* _Document section_:
════════════════════

Friday Flotsam: More Mayon evacuations, an alert at Batur, how to predict Halema`uma`u and Roland's Yellowstone

We've arrived at Friday. The local time is 8:45 A.M. Set your watches accordingly.


Batur, Indonesia

Some news!

  • More evacuations have been authorized near Mayon as the volcano continues to show signs of significant eruption. Activity has quieted some since Tuesday's explosion, but PHIVOLC still expresses concern that an eruption in impending within weeks. I'll also add a link to this story on Mayon, not because it has new news, but because it has quiet possibly the worst accompanying photo for this story I've seen so far. I mean, really, couldn't you have found some stock picture of Mayon instead of using what looks like a still from Krakatoa, East of Java? It is like posting an article of President Obama and throwing a picture of Bill Pullman from Independence Day in with it.
  • Speaking of being annoyed, there is a video about how Roland Emmerich produced the Yellowstone eruption in 2012. Really nothing to do with volcano science, but you could revel about all the wrong things in the portrayal of the eruption.
  • There was a very brief note about a special alert for Batur in Indonesia after seismicity increased at the volcano, which hasn't erupted since 2000.
  • If you're like me, Friday is a great day to look at pretty pictures - and Seed posted a great gallery called "Earth on Fire" of volcano-related images by Bernhard Edmaier. Striking stuff.
  • Somehow I forgot to post this week's USGS/SI Weekly Volcano Report, so here it is.
  • Finally, Hawai'i 24/7 has an article on the activity at Halema'uma'u and whether it can be predicted. Not a lot of news in there, but it is interesting to see how dynamically the crater vent system and lava lake behave.

More like this

Im gonna indulge you.
What was wrong with the 2012 Yellowstone sequence?
Besides outrunning a pyroclastic flow in a Winnebago, that is?
PS - great photo of Batur, very menacing

Well, if we ignore the Winnebago travelling, oh, 300 km/h or more, the fact that giants balls of magma are raining from the sky is pretty farfetched. And by pretty farfetched, I mean close to impossible, especially at a rhyolite caldera like Yellowstone. Giant pumice blocks? Maybe. Fully molten boulders of magma raining from the sky? Not so much.

════════════════════

(Spatial data with pictures)

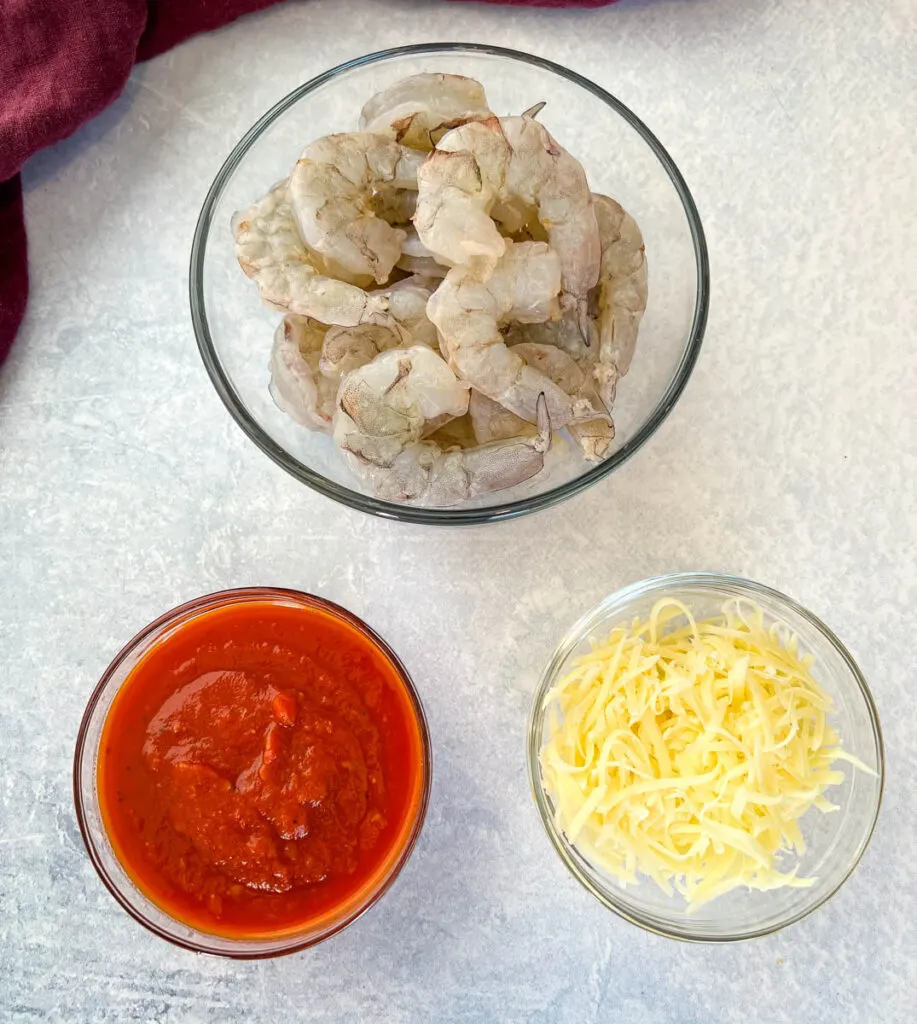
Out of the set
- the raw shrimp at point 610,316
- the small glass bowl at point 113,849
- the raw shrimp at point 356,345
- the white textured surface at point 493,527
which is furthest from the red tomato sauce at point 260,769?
the raw shrimp at point 610,316

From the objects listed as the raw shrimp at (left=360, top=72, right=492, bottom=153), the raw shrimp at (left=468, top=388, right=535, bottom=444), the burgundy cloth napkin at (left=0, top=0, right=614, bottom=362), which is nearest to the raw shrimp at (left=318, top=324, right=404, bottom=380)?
the raw shrimp at (left=468, top=388, right=535, bottom=444)

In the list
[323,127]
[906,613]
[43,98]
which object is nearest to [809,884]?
[906,613]

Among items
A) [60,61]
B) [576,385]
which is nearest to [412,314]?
[576,385]

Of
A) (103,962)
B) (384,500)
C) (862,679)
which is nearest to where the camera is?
(384,500)

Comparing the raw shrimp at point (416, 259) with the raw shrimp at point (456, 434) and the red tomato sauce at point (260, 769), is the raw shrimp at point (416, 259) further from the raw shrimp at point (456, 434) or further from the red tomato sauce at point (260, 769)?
the red tomato sauce at point (260, 769)

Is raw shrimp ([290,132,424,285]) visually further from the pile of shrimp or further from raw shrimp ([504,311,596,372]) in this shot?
raw shrimp ([504,311,596,372])

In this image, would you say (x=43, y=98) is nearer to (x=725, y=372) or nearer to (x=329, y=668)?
(x=329, y=668)
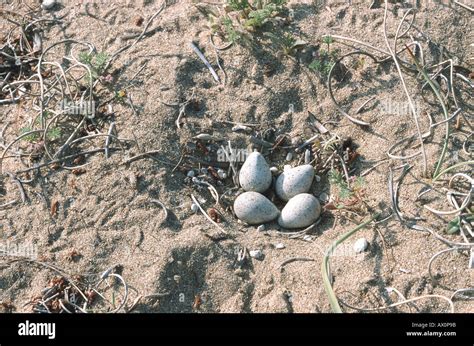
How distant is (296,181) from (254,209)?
260 millimetres

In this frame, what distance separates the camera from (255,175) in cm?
357

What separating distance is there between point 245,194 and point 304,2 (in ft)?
4.24

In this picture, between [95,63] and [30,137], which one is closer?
[30,137]

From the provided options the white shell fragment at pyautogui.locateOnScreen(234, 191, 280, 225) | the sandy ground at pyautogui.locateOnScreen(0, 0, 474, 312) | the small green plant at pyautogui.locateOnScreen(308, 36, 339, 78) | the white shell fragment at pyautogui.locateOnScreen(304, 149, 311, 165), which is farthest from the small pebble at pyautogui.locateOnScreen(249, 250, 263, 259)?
the small green plant at pyautogui.locateOnScreen(308, 36, 339, 78)

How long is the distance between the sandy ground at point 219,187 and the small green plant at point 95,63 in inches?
3.2

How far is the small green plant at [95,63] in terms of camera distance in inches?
155

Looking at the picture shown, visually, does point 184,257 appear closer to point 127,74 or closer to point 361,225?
point 361,225

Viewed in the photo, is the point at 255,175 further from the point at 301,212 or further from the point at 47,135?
the point at 47,135

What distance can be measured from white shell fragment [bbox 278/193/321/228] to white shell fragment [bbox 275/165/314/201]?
3.2 inches

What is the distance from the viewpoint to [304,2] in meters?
4.17

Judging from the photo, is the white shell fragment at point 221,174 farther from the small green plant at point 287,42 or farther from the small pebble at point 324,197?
the small green plant at point 287,42

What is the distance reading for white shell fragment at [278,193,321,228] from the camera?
3.44 m

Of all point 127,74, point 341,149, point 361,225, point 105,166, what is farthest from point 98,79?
point 361,225

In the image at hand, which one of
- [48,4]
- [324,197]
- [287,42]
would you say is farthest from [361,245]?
[48,4]
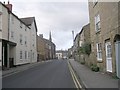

════════════════════

* _Task 1_: From the volcano news post before the records, return the passage from "We've arrived at" to "in with it." word for word.
* _Task 2_: According to the volcano news post above the records, in what year did Batur last erupt?
* _Task 3_: List every volcano or volcanic site named in the title of the volcano news post that precedes the records.

* _Right answer 1_:
We've arrived at Friday. The local time is 8:45 A.M. Set your watches accordingly.


Batur, Indonesia

Some news!

  • More evacuations have been authorized near Mayon as the volcano continues to show signs of significant eruption. Activity has quieted some since Tuesday's explosion, but PHIVOLC still expresses concern that an eruption in impending within weeks. I'll also add a link to this story on Mayon, not because it has new news, but because it has quiet possibly the worst accompanying photo for this story I've seen so far. I mean, really, couldn't you have found some stock picture of Mayon instead of using what looks like a still from Krakatoa, East of Java? It is like posting an article of President Obama and throwing a picture of Bill Pullman from Independence Day in with it.

* _Right answer 2_: 2000

* _Right answer 3_: Mayon, Batur, Halema`uma`u, Yellowstone